● **作業内容**: 以下にある地震の揺れを描いた文章を、一字一句変えずに全文書き写してください。

● **ページ**:
- - - -

街中の狭い道路に車がギッシリと並んで停まった。とても片側に寄せる様なスペースは無い。両側にビッシリと家が建て込んでいて空き地などは 無い。両側の電柱や電線が激しく揺れていて、今にも頭の上に倒れてきそうな、家も倒れてきそうな、恐ろしいほどの揺れである。隣に乗っている次女も、
「怖い、こわい」
と言って空を見上げている。一瞬、車を乗り捨て娘を連れて逃げようかと思ったが、両側の家や電柱が倒れてくれば車の外の方が却って危ないかと思い留まった。とにかくこの場所は危ない。一刻も早く少しでも広い場所に脱出したいと思った。その時少し揺れがおさまってきて、私の前で信号待ちをしていた三台の車が、のろのろと動き始めた。信号は全て停電していた。横断の車の間を縫って少し広い通りに出た。車の行列はどこまでも、のろのろと続いていた。
交差点の信号機付近も大混乱である。広い通りである国道四号線のバイパスを横断して山の方にある松園の自宅に戻りたいと思うのだが、信号機が働かない優先道路を車で横断するのは容易な事ではない。国道の方は切れ目なく車の列が続いている。

- - - -

● **参考資料**:
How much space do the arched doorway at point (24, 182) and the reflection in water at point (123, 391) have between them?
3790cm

- - - -

● **作業結果**:
街中の狭い道路に車がギッシリと並んで停まった。とても片側に寄せる様なスペースは無い。両側にビッシリと家が建て込んでいて空き地などは 無い。両側の電柱や電線が激しく揺れていて、今にも頭の上に倒れてきそうな、家も倒れてきそうな、恐ろしいほどの揺れである。隣に乗っている次女も、
「怖い、こわい」
と言って空を見上げている。一瞬、車を乗り捨て娘を連れて逃げようかと思ったが、両側の家や電柱が倒れてくれば車の外の方が却って危ないかと思い留まった。とにかくこの場所は危ない。一刻も早く少しでも広い場所に脱出したいと思った。その時少し揺れがおさまってきて、私の前で信号待ちをしていた三台の車が、のろのろと動き始めた。信号は全て停電していた。横断の車の間を縫って少し広い通りに出た。車の行列はどこまでも、のろのろと続いていた。
交差点の信号機付近も大混乱である。広い通りである国道四号線のバイパスを横断して山の方にある松園の自宅に戻りたいと思うのだが、信号機が働かない優先道路を車で横断するのは容易な事ではない。国道の方は切れ目なく車の列が続いている。